Mais uma vez, Truffaut trabalha com Jeanne Moreau, esta no papel de Julie, mulher que tenta um fracassado suicídio e, a partir do fato, começa a elaborar um plano que não fica muito claro para os espectadores - até a primeira meia hora de filme. Ela se envolve com quatro homens - Bliss (Claude Rich), Morane (Michael Lonsdale), Delvaux (Daniel Boulanger) e Fergus (Charles Denner) – e os mata, um a um. O motivo? Vingança. Mas pelo quê?

Indicado ao Globo de Ouro de Melhor Filme Estrangeiro, o longa é uma adaptação da obra homônima de Cornell Woolrich, escritor responsável pelo grande sucesso de Hitchcock, Janela Indiscreta (1954), e que viria servir como inspiração também por Truffaut em um de seus filmes seguintes, A Sereia do Mississipi (1969). A estrutura e a motivação de Julie remetem aos dois volumes de Kill Bill (2003 e 2004) e à Noiva, personagem de Uma Thurman nos filmes de Quentin Tarantino (cineasta que afirma nunca ter visto A Noiva Estava de Preto).

As referências a Hitchcock não terminam no fato do longa ser um suspense ou de ter como fonte de inspiração o mesmo escritor. A trilha sonora foi composta por Bernard Hermann, parceiro habitual do mestre do suspense e responsável por clássicas composições como as de Psicose (1960) e Um Corpo que Cai (1958). Além de emular a atmosfera dos filmes do cineasta britânico, um detalhe interessante da obra é que, a cada morte, a Marcha Nupcial ecoa, já dando pistas ao público, desde o início, sobre os motivos que levam Julie a cometer tais crimes.

Se pelo lado da exaltação o longa merece aplausos, por outro peca em algumas características, como o fato de Jeanne Moreau se comportar como um robô sem sentimentos. Entendemos a personagem pela história, mas não por sua composição em tela.

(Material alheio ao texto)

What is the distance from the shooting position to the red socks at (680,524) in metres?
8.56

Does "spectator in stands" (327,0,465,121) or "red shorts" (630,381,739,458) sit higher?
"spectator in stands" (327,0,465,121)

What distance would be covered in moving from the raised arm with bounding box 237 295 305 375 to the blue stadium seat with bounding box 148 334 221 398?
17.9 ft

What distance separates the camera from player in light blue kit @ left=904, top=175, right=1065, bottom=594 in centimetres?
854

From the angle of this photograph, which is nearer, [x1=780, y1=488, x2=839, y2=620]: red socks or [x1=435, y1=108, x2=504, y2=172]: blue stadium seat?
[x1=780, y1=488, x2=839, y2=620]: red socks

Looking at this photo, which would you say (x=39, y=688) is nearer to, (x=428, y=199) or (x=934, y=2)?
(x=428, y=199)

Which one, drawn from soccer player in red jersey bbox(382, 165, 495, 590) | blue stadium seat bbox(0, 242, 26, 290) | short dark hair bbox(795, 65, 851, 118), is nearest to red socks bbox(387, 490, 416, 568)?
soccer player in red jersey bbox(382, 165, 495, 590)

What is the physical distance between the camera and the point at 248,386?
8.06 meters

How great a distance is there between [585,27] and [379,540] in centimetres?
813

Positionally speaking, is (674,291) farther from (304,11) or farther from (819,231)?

Parece que faltam elementos que confiram à Julie mais camadas, mesmo que conheçamos o que aconteceu com ela. Da mesma forma, as mortes não são chocantes e algumas até quase incompreensíveis (como uma delas, causada quando o personagem é trancado em um compartimento abaixo das escadas).

Truffaut não ficou satisfeito com o resultado final de A Noiva Estava de Preto e talvez isso tenha influenciado a crítica e talvez até o público. Quem gostou muito foi o próprio Hitchcock, que, inclusive, escreveu elogios ao cineasta francês. Porém, o maior culpado por esta irregularidade da obra seja o próprio Truffaut, que preferiu um crime “ao acaso” como motor da vingança de Julie ao original do livro. Além disto, optou por um final que, estética e linguisticamente, pode ser até divertido, mas parece não casar com tudo o que ocorreu nos minutos finais. Nada que estrague o prazer da sessão, mas percebe-se que havia mais a ser explorado. O que, em tratando-se de Truffaut, pode gerar decepção.